== Trecho do documento ==

Quando, nas tardes de quarta-feira, eu garimpava exemplares de pasquins na Biblioteca Pública do Maranhão, enxergava apenas o lado irreverente dessa publicação. Mas, tempos depois, a leitura de A Linguagem dos Pasquins, de meu amigo Sebastião Jorge, virou a chave: por trás do sarcasmo, havia pólvora também. Bastou um folheto anônimo cair do balcão do Teatro Artur Azevedo, em 1870, para que o nosso dramaturgo fosse expurgado do serviço público e fugisse para o Rio. No Maranhão oitocentista, versos ferinos podiam custar empregos — ou até mesmo vidas.

 

Sebastião Jorge demonstra que a praga satírica brotava sempre que o jogo político apertava. Liberais e conservadores maranhenses empunhavam rimas e charadas como 'gritos de protesto': basta ler Guajajara, Cacete, Figa, Vulcão. Nenhum alvo escapava — do governador às viúvas respeitáveis. Quer um exemplo doído? Cândido Mendes foi triturado em praça pública; Vicente “Papagaio” Lavor morreu acusado de publicar folhetos incendiários; e Francisco Cascais perdeu o cargo por quadrinhas: “Costa Barros foi ladrão…”. A lama voava de mão em mão, enquanto tipografias sofriam empastelamentos e eleições se resolviam “debaixo de cacete”.

 

E não era só em terras maranhenses que o "pau cantava" (usando a gíria dessa época). Fora do nosso circuito, dois pasquins monopolizaram a cena nacional no século XIX. No Rio, Semana Ilustrada (1860-1876) — a primeira publicação humorística a ter vida regular no Brasil. O outro, Observatório da Imprensa — que misturava caricaturas, pseudônimos mordazes e um elenco que foi de Machado de Assis ao português Bordalo Pinheiro. Já em São Paulo, O Diabo Coxo (1864-1865) — criado por Angelo Agostini e Luís Gama — virou símbolo de sátira ilustrada. Esse semanário marcou a introdução sistemática da caricatura política na província paulista. Ambos funcionavam como válvulas de escape em cidades onde a censura oficial erra ferrenha.

===

Retome o trecho sobre os pasquins no Maranhão e dê continuidade a ele a partir da última frase.

== Registros ==

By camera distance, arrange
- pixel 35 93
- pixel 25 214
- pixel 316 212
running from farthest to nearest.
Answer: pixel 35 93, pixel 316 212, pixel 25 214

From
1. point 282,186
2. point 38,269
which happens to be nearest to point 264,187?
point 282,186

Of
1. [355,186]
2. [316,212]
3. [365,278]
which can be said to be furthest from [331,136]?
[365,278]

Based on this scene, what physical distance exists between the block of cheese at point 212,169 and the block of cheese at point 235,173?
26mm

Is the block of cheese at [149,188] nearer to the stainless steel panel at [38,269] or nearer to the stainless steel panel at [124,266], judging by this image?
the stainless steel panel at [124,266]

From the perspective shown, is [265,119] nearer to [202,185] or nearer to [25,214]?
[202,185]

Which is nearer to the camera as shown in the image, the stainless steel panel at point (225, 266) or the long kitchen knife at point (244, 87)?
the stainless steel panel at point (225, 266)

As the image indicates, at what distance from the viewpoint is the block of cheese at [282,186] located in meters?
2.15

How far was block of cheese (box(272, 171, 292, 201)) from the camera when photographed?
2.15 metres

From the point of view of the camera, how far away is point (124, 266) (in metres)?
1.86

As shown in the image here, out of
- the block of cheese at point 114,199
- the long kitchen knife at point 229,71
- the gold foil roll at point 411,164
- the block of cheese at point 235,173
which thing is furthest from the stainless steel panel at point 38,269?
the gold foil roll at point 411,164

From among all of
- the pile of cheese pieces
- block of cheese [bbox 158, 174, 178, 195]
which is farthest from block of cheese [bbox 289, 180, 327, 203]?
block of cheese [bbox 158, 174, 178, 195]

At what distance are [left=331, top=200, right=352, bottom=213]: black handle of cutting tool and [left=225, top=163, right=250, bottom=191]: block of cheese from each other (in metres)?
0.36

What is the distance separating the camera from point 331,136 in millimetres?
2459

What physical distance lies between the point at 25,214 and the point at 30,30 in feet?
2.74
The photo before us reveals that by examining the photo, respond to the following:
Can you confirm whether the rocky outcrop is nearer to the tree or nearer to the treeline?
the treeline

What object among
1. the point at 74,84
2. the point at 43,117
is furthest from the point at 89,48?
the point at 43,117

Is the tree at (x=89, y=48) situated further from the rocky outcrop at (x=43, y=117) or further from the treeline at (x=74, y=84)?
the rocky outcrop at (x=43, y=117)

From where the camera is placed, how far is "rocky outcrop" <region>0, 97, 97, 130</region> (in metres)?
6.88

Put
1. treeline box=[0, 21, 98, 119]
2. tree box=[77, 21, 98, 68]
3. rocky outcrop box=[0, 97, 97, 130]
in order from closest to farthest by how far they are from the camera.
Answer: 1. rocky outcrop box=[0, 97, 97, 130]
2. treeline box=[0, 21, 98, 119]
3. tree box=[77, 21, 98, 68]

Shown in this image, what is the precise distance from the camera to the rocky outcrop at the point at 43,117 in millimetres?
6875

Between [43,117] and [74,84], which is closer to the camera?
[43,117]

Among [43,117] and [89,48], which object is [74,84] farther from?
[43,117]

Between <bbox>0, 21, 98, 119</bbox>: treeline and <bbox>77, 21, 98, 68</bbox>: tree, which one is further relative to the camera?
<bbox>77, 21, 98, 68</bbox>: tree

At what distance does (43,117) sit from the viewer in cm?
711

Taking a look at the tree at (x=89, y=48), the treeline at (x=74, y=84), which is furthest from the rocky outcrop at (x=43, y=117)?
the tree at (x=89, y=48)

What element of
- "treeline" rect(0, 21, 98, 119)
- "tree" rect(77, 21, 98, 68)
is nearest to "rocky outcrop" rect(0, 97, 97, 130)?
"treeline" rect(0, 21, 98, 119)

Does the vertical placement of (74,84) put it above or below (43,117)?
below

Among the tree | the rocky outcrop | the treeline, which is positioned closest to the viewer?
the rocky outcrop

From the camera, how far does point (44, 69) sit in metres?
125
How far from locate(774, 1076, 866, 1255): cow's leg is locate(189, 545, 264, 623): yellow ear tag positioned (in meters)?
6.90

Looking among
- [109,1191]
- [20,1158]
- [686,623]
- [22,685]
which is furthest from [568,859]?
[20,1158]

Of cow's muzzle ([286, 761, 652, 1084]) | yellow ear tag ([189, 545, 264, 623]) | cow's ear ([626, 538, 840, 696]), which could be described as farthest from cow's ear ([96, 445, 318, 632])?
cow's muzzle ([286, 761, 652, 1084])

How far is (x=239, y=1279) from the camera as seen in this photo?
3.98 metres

===

Resposta:
Vale lembrar que os pasquins parecem muito com operações moderníssimas que proliferam nas Redes Sociais. Até arrisco dizer que eram os "pasquins", os precursores do atual momento em que passamos (2025). Ou seja, circulação rápida, anonimato e munição moral, intransigente e cruel (muitas das vezes). Concorda?

 

Acho eu (opinião pessoal e intransferível) que mudaram as plataformas, mas não a voltagem — difamação sempre encontra frestas tecnológicas para florescer. O vulcão, diria Sebastião Jorge, permanece latente.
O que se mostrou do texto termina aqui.